Using this method, the new target image may be generated according to user needs by using the existing element(s) in the first image and the second image generated by the non-matching feature(s) in the second feature set, which not only meets the user's diverse photography needs but also simplifies or eliminates the user's subsequent photo editing operations, thereby improving photography efficiency. Moreover, objects not in the first image may be supplemented through the local album, and for objects not in the local album, a corresponding image may be directly generated based on the second feature in the non-matching feature(s) in the input content, which greatly improves the user experience.
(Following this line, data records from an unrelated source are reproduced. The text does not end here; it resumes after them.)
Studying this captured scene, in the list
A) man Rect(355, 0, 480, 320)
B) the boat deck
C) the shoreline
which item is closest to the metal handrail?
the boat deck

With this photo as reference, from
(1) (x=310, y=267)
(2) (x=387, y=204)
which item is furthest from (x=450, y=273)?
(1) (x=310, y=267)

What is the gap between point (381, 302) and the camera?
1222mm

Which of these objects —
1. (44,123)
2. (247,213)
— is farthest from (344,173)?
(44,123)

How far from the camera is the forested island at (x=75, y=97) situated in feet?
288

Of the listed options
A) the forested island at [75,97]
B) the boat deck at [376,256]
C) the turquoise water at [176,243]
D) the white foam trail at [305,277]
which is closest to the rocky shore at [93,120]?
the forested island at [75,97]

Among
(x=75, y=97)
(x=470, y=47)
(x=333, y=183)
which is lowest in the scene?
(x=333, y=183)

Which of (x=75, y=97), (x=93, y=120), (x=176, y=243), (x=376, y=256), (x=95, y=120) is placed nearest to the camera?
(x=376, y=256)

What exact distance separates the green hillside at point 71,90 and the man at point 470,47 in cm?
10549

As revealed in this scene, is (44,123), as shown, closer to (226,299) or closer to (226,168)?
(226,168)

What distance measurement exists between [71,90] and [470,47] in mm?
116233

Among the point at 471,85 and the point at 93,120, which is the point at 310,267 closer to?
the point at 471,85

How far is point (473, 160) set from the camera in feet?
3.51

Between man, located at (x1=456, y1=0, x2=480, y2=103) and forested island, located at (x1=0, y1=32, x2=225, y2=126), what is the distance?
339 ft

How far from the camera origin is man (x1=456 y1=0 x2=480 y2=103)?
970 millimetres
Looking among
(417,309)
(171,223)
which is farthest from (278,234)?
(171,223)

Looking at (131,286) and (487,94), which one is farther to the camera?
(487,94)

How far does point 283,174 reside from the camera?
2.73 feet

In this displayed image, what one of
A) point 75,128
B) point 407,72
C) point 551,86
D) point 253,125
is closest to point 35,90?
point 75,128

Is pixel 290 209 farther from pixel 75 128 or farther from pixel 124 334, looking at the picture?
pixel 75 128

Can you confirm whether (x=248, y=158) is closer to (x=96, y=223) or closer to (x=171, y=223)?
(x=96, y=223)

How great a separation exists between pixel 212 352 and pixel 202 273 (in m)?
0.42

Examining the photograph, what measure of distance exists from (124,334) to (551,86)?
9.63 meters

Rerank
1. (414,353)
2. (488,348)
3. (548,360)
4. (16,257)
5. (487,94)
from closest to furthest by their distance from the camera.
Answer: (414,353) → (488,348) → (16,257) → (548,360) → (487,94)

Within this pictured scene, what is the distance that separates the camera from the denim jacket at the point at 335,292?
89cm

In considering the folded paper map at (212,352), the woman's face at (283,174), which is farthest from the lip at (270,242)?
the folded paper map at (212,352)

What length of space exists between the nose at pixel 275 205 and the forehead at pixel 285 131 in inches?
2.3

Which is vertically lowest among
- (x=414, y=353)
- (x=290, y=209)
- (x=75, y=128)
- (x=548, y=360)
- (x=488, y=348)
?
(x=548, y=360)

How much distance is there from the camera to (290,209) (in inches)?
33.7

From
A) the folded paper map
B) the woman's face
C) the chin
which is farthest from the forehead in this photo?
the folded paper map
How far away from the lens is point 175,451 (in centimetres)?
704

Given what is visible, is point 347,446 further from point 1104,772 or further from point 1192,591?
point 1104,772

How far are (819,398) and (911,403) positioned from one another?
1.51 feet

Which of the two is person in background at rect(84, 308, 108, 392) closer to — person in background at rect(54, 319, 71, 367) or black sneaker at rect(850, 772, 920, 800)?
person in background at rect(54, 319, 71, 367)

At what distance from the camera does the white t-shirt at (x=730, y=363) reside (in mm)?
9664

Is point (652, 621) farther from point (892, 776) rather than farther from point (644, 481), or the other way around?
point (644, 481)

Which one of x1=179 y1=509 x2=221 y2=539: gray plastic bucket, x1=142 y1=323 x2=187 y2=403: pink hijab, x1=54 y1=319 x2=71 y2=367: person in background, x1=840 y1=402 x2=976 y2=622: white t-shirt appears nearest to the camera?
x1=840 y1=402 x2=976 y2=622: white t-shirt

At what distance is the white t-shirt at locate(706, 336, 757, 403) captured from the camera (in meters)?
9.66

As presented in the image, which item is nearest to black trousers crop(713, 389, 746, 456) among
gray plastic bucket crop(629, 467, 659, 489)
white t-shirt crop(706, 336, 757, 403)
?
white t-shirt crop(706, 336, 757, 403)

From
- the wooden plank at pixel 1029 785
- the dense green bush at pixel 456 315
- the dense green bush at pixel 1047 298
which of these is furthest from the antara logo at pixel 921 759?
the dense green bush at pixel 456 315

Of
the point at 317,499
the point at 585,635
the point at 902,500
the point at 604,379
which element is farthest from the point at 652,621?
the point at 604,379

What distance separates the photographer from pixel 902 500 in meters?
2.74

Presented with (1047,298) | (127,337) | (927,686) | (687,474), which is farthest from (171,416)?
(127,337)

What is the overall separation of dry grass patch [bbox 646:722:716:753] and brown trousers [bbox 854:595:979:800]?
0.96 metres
In one embodiment, obtaining the first image may include:

    • E1, obtaining the first image through an image acquisition apparatus, where the first image includes the geographical location at which the first image is obtained.

Based on the first feature set and the second feature set, determining the matching feature(s) matched in the first feature set and the second feature set may include: determining feature(s) in the first feature set corresponding to the geographical location as the matching feature(s).

In one embodiment, the image acquisition apparatus may simultaneously obtain the current geographical location information and time information when acquiring the image, and store the geographical location information and time information as the image information of the acquired image in the file corresponding to the image. For example, after the image is acquired by the image acquisition apparatus, an image file may be generated, and the image file may include description information of the element(s) included in the image, and the location information and the time information of the acquisition of the image. In one embodiment, a corresponding smart album may be generated according to the image description information included in the image file. For example, an album of images all taken at a certain place may be generated, and images taken at the same photographing place may be stored in the album. Or an album of images all including the same object may be generated, and images including the object may be stored in the album.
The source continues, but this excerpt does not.